On January 1, 2019, Precision Pumps leases nonspecialized pumping equipment to Mega Construction. The equipment is delivered on January 1. The lease term is 4 years with no renewal or purchase options, and title to the leased asset is retained by the lessor at the end of the lease term. The lease requires annual fixed rental payments of $7,000 per year beginning on January 1, 2019, and then December 31 of each year starting on December 31, 2019. The fair value of the equipment is $37,592 and has a carrying amount on Precision's books of $22,000. The equipment has a remaining life of 8 years. The estimated residual value of the equipment is $15,000. The lessee does not guarantee the residual value, but Precision secured an unrelated third party to guarantee $15,000; collection of this guaranteed residual value and lease payments is reasonably certain.
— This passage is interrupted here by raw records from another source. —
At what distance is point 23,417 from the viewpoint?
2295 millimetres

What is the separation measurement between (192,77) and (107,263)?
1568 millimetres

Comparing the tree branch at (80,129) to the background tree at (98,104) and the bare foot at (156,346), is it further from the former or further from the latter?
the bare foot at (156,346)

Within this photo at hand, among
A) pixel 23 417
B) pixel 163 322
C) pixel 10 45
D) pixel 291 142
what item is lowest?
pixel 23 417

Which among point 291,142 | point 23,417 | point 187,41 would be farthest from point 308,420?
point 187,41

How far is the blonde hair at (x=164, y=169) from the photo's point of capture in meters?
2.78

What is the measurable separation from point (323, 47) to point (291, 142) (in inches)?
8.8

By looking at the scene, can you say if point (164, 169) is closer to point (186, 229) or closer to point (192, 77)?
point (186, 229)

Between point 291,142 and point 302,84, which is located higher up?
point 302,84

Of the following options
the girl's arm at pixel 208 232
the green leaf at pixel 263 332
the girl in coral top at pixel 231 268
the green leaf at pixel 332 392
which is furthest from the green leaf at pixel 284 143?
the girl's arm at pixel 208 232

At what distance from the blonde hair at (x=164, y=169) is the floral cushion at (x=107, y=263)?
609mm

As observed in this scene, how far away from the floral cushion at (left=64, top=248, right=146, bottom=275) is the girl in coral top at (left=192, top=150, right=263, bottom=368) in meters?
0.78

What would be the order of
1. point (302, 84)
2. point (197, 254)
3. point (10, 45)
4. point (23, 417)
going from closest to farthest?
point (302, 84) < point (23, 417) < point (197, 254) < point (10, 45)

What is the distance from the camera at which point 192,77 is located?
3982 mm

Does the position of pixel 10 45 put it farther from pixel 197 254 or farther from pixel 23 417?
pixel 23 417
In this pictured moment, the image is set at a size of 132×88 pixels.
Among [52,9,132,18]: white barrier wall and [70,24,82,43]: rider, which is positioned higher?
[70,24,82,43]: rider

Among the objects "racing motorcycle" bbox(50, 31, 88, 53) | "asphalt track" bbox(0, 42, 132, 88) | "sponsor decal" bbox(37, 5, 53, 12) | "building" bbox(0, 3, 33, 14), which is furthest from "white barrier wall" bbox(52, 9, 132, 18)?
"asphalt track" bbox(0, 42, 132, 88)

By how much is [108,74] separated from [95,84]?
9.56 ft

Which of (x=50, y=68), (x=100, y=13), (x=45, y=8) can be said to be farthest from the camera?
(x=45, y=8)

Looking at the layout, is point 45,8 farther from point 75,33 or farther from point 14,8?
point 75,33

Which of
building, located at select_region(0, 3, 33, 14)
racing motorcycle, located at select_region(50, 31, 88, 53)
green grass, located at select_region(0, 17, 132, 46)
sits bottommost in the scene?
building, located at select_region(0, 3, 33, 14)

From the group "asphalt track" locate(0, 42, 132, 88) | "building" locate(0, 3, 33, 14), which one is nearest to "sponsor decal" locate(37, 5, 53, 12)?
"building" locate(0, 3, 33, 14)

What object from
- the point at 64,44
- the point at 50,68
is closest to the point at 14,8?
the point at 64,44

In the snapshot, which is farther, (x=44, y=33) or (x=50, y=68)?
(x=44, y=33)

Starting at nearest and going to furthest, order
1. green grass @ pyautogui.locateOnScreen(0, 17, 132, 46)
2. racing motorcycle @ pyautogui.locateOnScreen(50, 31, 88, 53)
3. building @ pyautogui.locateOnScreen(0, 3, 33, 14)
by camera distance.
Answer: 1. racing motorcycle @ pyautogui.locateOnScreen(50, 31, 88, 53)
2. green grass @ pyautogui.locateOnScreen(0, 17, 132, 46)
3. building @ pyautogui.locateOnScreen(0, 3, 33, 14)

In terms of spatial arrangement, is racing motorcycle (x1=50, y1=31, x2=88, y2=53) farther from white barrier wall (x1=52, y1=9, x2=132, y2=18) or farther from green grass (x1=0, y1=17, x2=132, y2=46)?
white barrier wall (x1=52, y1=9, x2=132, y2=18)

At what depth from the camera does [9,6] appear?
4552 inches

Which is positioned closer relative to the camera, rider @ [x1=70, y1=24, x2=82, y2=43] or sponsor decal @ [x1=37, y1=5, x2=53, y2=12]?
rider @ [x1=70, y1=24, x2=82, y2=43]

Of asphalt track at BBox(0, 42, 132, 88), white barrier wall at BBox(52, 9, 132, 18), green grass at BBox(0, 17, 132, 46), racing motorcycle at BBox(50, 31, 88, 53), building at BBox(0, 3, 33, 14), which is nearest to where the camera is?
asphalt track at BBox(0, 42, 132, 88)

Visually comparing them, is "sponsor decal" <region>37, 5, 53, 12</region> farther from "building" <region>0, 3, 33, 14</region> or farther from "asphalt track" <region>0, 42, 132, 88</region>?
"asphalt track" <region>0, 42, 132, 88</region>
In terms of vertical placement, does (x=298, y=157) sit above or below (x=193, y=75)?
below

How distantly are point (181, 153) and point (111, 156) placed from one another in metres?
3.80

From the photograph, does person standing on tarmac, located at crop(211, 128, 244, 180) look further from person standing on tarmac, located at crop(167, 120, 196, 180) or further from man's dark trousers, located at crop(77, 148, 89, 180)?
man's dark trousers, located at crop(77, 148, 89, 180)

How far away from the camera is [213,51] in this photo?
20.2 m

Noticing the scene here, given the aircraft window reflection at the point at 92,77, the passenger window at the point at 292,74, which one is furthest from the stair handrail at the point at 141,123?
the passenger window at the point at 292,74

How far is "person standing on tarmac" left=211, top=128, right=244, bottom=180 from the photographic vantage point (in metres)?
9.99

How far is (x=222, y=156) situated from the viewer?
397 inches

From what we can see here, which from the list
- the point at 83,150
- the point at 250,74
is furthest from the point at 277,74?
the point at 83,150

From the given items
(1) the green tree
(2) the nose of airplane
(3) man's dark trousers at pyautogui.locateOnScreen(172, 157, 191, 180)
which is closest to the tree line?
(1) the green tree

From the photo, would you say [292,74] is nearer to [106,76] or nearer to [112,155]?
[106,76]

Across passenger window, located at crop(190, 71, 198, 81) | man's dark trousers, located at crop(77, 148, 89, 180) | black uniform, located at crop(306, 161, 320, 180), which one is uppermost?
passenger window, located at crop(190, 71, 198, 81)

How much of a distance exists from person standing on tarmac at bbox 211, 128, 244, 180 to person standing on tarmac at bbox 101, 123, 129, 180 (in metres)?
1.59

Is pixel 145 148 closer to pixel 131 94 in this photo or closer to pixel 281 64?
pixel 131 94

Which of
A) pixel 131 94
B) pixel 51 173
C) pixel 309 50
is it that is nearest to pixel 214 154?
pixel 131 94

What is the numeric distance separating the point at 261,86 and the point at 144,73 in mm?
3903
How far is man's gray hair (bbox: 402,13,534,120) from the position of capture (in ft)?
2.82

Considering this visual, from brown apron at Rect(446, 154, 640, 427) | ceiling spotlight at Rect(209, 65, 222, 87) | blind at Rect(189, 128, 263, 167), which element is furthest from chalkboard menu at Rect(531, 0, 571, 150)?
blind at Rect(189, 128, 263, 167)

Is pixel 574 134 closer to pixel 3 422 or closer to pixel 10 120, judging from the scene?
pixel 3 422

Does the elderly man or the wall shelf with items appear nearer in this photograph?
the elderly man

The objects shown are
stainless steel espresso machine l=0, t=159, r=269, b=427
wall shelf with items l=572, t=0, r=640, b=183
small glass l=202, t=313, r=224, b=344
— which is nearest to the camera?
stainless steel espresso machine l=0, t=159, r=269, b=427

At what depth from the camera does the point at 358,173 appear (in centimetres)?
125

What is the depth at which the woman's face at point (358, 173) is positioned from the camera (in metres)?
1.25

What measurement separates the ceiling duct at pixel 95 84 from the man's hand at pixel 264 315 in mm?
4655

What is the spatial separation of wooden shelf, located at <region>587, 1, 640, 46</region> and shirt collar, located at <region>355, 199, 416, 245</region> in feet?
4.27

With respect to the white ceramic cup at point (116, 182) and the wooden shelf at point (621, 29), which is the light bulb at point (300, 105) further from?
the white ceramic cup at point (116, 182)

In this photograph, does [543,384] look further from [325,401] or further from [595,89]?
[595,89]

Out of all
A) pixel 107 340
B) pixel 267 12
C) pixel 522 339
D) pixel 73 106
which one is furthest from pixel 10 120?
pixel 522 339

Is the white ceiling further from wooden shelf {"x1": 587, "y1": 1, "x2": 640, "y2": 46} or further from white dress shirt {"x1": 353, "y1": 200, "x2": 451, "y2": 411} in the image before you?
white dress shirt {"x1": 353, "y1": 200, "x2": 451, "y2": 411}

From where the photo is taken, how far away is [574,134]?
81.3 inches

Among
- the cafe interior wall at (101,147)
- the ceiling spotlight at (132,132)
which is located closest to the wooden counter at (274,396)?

The rate implicit in the lease is 6%. There are no prepaid rentals, and neither party to the agreement pays initial direct costs.

I know some of the Group 1 criteria can be subjective so in order to make this problem more understandable the lease term major part of economic life and Present value substantial part of fair value will ONLY be met if they are 90% or above.

Show your work for all Group 1 criteria.

  1. What is the proper classification of this lease for Precision Pumps?
  2. Assuming that Precision Pumps classifies this lease as a direct financing lease, prepare the journal entries for the commencement of the lease and the payment of the first and second lease payments.